Sure, it’s perhaps not something you’d expect to see just before the 6 o’clock news (and it’s not broadcast at that time for exactly that reason). But it equally didn’t warrant the shock reaction from some viewers that it received. The words “gobsmacked” and “weird” were thrown around Twitter in response, with one person even describing it as “obscene.” But doesn’t it say more about our own stigma around women’s sexuality than anything else, if we can’t abide the thought of a woman exploring her own body for pleasure? No explicit or graphic scenes were shown, yet it was still described as “risky” and “sick” by commentators on social media.

Woman closing the curtains in her bedroom

We’re not used to hearing women talk openly about orgasms. Perhaps it’s rooted in the fact that, in centuries gone by, masturbation was deemed a moral sin by various different religions. But shame and resulting silence on the topic has continued to feed the cycle into our modern world, meaning other women don’t feel able to volunteer information about their own sexual experiences either. Conversely, it wouldn’t be unusual to hear a man down the pub describe in great, light-hearted detail, the story of his first wank.

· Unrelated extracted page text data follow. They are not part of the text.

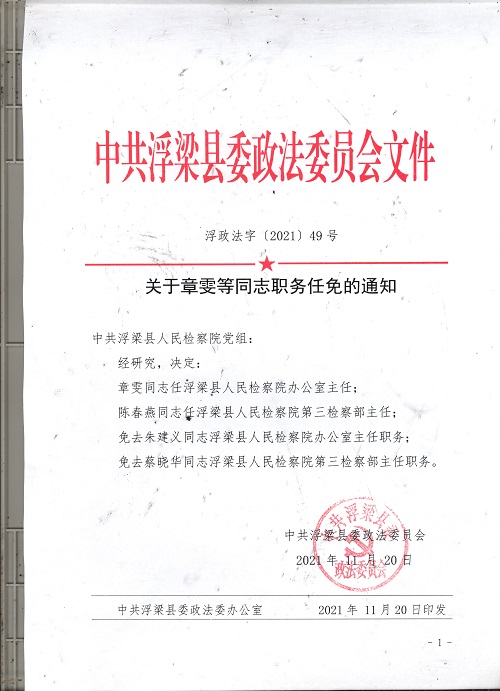 中共浮梁县委政法委员会文件

浮政法字〔2021〕49号

关于章雯等同志职务任免的通知

中共浮梁县人民检察院党组：

经研究，决定：

章雯同志任浮梁县人民检察院办公室主任；

陈春燕同志任浮梁县人民检察院第三检察部主任；

免去朱建义同志浮梁县人民检察院办公室主任职务；

免去蔡晓华同志浮梁县人民检察院第三检察部主任职务。

中共浮梁县委政法委员会

2021年11月20日

中共浮梁县委政法委员会

中共浮梁县委政法委办公室　　2021年11月20日印发

- 1 -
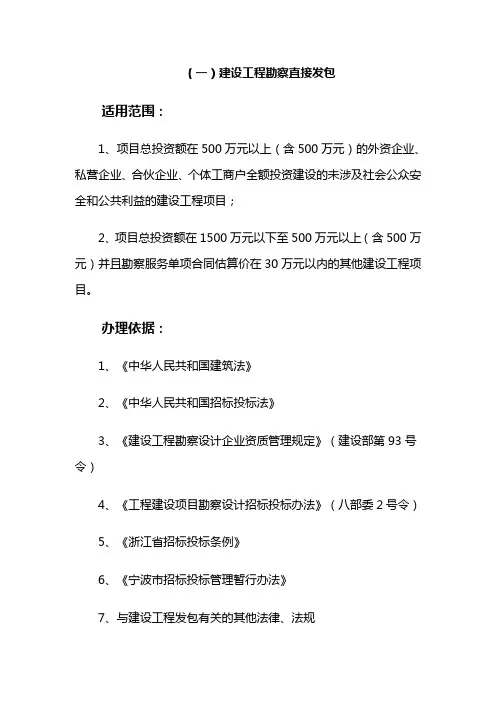 （一）建设工程勘察直接发包

适用范围：

1、项目总投资额在 500 万元以上（含 500 万元）的外资企业、私营企业、合伙企业、个体工商户全额投资建设的未涉及社会公众安全和公共利益的建设工程项目；

2、项目总投资额在 1500 万元以下至 500 万元以上（含 500 万元）并且勘察服务单项合同估算价在 30 万元以内的其他建设工程项目。

办理依据：

1、《中华人民共和国建筑法》

2、《中华人民共和国招标投标法》

3、《建设工程勘察设计企业资质管理规定》（建设部第 93 号令）

4、《工程建设项目勘察设计招标投标办法》（八部委 2 号令）

5、《浙江省招标投标条例》

6、《宁波市招标投标管理暂行办法》

7、与建设工程发包有关的其他法律、法规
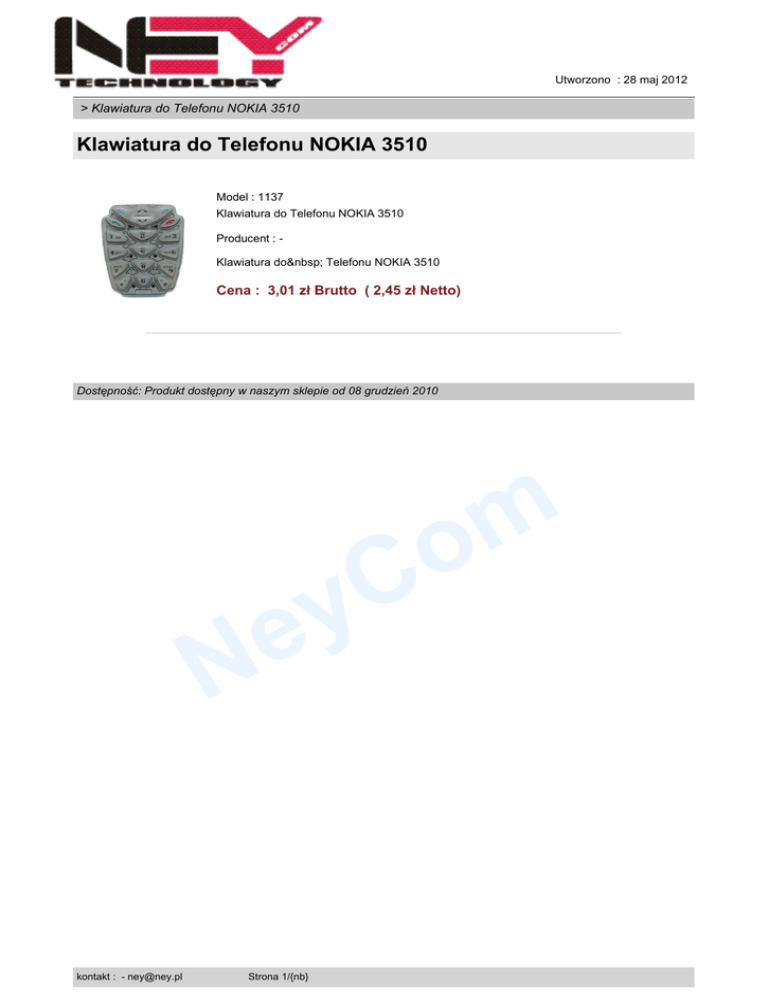 NEY
com
TECHNOLOGY

Utworzono : 28 maj 2012

> Klawiatura do Telefonu NOKIA 3510

Klawiatura do Telefonu NOKIA 3510

Model : 1137
Klawiatura do Telefonu NOKIA 3510

Producent : -

Klawiatura do&nbsp; Telefonu NOKIA 3510

Cena : 3,01 zł Brutto ( 2,45 zł Netto)

Dostępność: Produkt dostępny w naszym sklepie od 08 grudzień 2010

kontakt : - ney@ney.pl Strona 1/{nb}

NeyCom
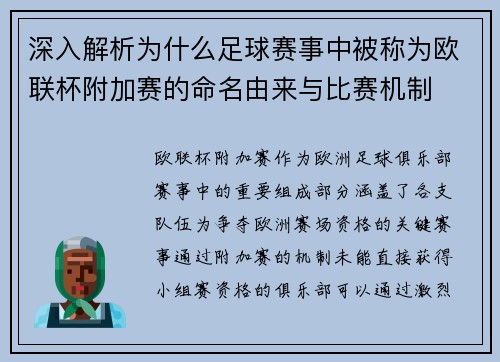 深入解析为什么足球赛事中被称为欧联杯附加赛的命名由来与比赛机制

欧联杯附加赛作为欧洲足球俱乐部赛事中的重要组成部分涵盖了各支队伍为争夺欧洲赛场资格的关键赛事通过附加赛的机制未能直接获得小组赛资格的俱乐部可以通过激烈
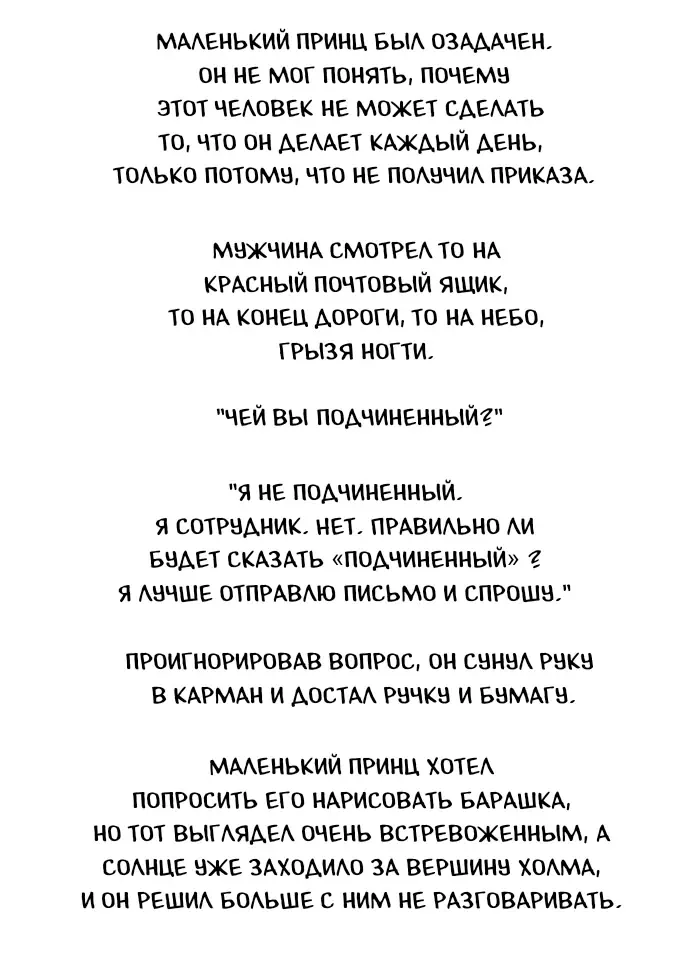 МАЛЕНЬКИЙ ПРИНЦ БЫЛ ОЗАДАЧЕН. ОН НЕ МОГ ПОНЯТЬ, ПОЧЕМУ ЭТОТ ЧЕЛОВЕК НЕ МОЖЕТ СДЕЛАТЬ ТО, ЧТО ОН ДЕЛАЕТ КАЖДЫЙ ДЕНЬ, ТОЛЬКО ПОТОМУ, ЧТО НЕ ПОЛУЧИЛ ПРИКАЗА.

МУЖЧИНА СМОТРЕЛ ТО НА КРАСНЫЙ ПОЧТОВЫЙ ЯЩИК, ТО НА КОНЕЦ ДОРОГИ, ТО НА НЕБО, ГРЫЗЯ НОГТИ.

"ЧЕЙ ВЫ ПОДЧИНЕННЫЙ?"

"Я НЕ ПОДЧИНЕННЫЙ. Я СОТРУДНИК. НЕТ. ПРАВИЛЬНО ЛИ БУДЕТ СКАЗАТЬ «ПОДЧИНЕННЫЙ» ? Я ЛУЧШЕ ОТПРАВЛЮ ПИСЬМО И СПРОШУ."

ПРОИГНОРИРОВАВ ВОПРОС, ОН СУНУЛ РУКУ В КАРМАН И ДОСТАЛ РУЧКУ И БУМАГУ.

МАЛЕНЬКИЙ ПРИНЦ ХОТЕЛ ПОПРОСИТЬ ЕГО НАРИСОВАТЬ БАРАШКА, НО ТОТ ВЫГЛЯДЕЛ ОЧЕНЬ ВСТРЕВОЖЕННЫМ, А СОЛНЦЕ УЖЕ ЗАХОДИЛО ЗА ВЕРШИНУ ХОЛМА, И ОН РЕШИЛ БОЛЬШЕ С НИМ НЕ РАЗГОВАРИВАТЬ.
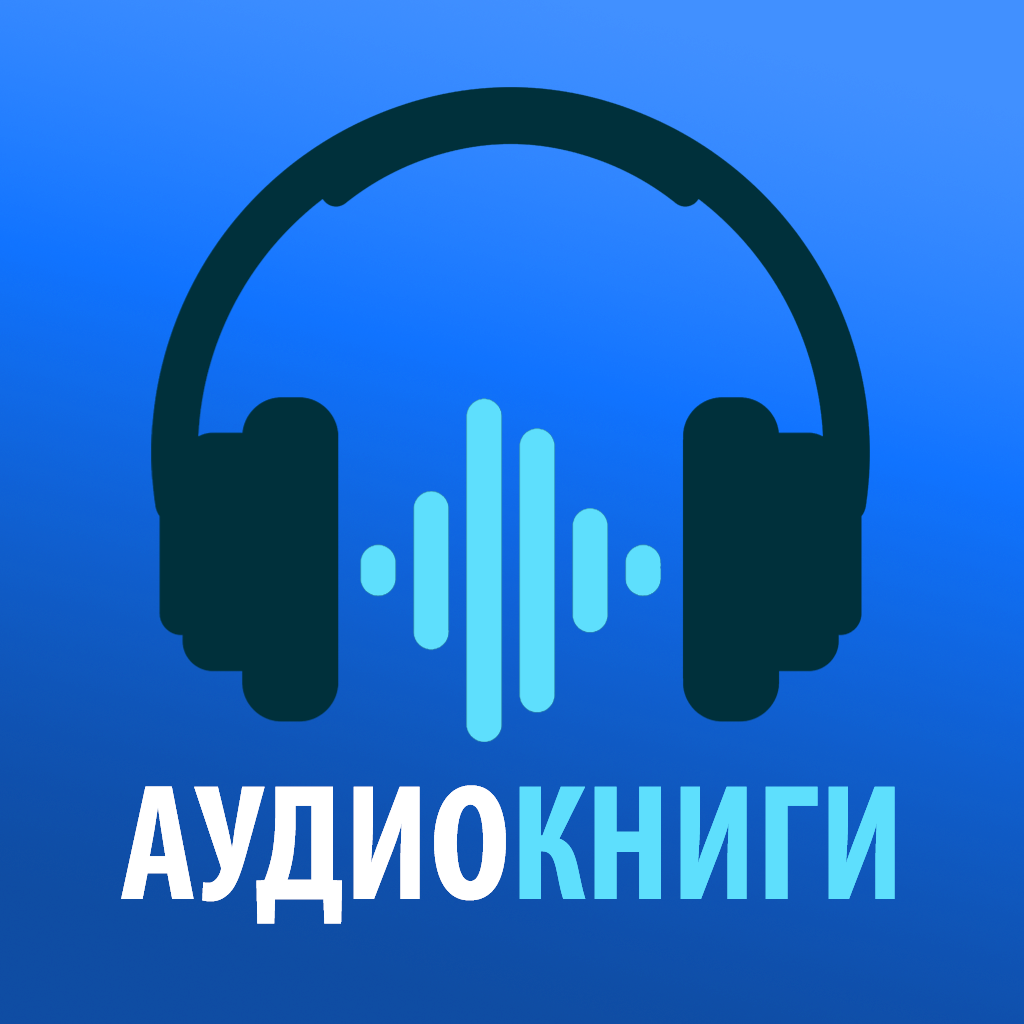 АУДИОКНИГИ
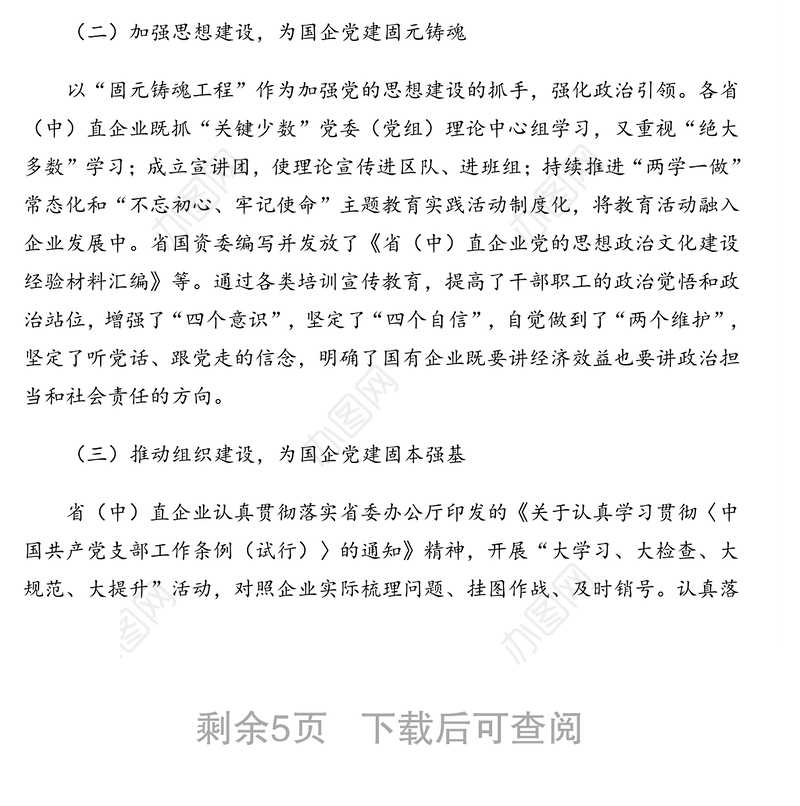 （二）加强思想建设，为国企党建固元铸魂

以“固元铸魂工程”作为加强党的思想建设的抓手，强化政治引领。各省（中）直企业既抓“关键少数”党委（党组）理论中心组学习，又重视“绝大多数”学习；成立宣讲团，使理论宣传进区队、进班组；持续推进“两学一做”常态化和“不忘初心、牢记使命”主题教育实践活动制度化，将教育活动融入企业发展中。省国资委编写并发放了《省（中）直企业党的思想政治文化建设经验材料汇编》等。通过各类培训宣传教育，提高了干部职工的政治觉悟和政治站位，增强了“四个意识”，坚定了“四个自信”，自觉做到了“两个维护”，坚定了听党话、跟党走的信念，明确了国有企业既要讲经济效益也要讲政治担当和社会责任的方向。

（三）推动组织建设，为国企党建固本强基

省（中）直企业认真贯彻落实省委办公厅印发的《关于认真学习贯彻〈中国共产党支部工作条例（试行）〉的通知》精神，开展“大学习、大检查、大规范、大提升”活动，对照企业实际梳理问题、挂图作战、及时销号。认真落

剩余5页　下载后可查阅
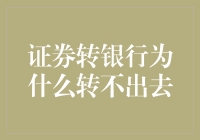 证券转银行为什么转不出去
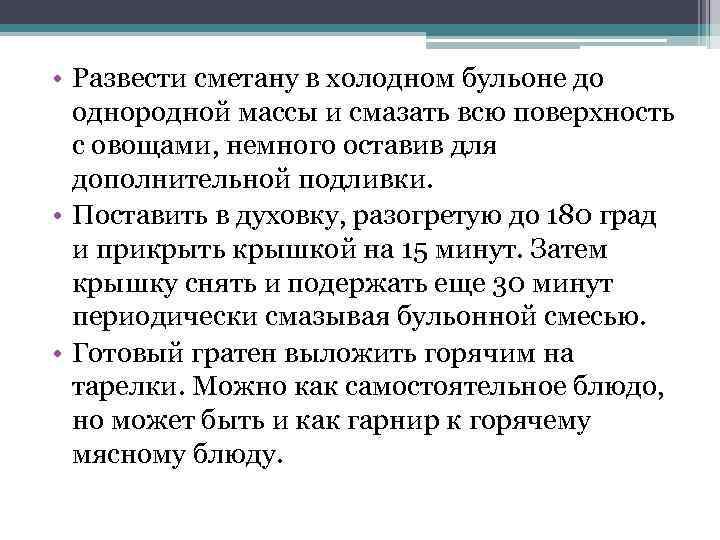 • Развести сметану в холодном бульоне до однородной массы и смазать всю поверхность с овощами, немного оставив для дополнительной подливки.
• Поставить в духовку, разогретую до 180 град и прикрыть крышкой на 15 минут. Затем крышку снять и подержать еще 30 минут периодически смазывая бульонной смесью.
• Готовый гратен выложить горячим на тарелки. Можно как самостоятельное блюдо, но может быть и как гарнир к горячему мясному блюду.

“For decades we’ve seen and accepted men as the more sexual of the gender,” says therapist and principle researcher at sex therapy app Blueheart, Dr Laura Vowels. “There’s this ongoing narrative in society that men are constantly in the mood for sex and that generally, they have a higher sexual appetite than women. Whereas women who watch porn have often been criticised and labelled as ‘anti-feminists’ as well as being called a whole host of other misogynistic names.”

“More women in the UK own a vibrator than a dishwasher”

“The issue here is that these outdated beliefs that men are more sexual and women should be ‘virginal’ and ‘pure’ are so ingrained in society that it will take a long time to shift them,” Dr Vowels explains.

The fact is, women masturbate. There are more women in the UK who own a vibrator than a dishwasher, and what’s more, it’s good for you. It’s been recommended as a way for people to familiarise themselves with their body and their own sexual responses, and it’s also used as a treatment for premature ejaculation and orgasmic disorders in women.

Non-graphic images of women enjoying self-pleasure

So if it’s happening, and if doing it is only going to provide greater good, then what’s the issue with talking about it? Especially when maintaining a veil of silence over the issue may be doing active harm. “Maintaining female sexuality as a taboo topic continues to feed into patriarchal perspectives that female pleasure isn’t important,” says Dr Vowels. “It’s time to level the playing field and grant women the opportunity to empower themselves and their sexuality.”

What we don’t see, we don’t always feel comfortable with – but that doesn’t mean we should all stay in our sheltered boxes forever. Just like Bodyform in 2017, who showed period blood on screen for the first time ever, adverts like this from The Body Shop take strides in normalising something that simply shouldn’t be taboo. They start conversations, and conversations lead to progression. So let’s keep progressing.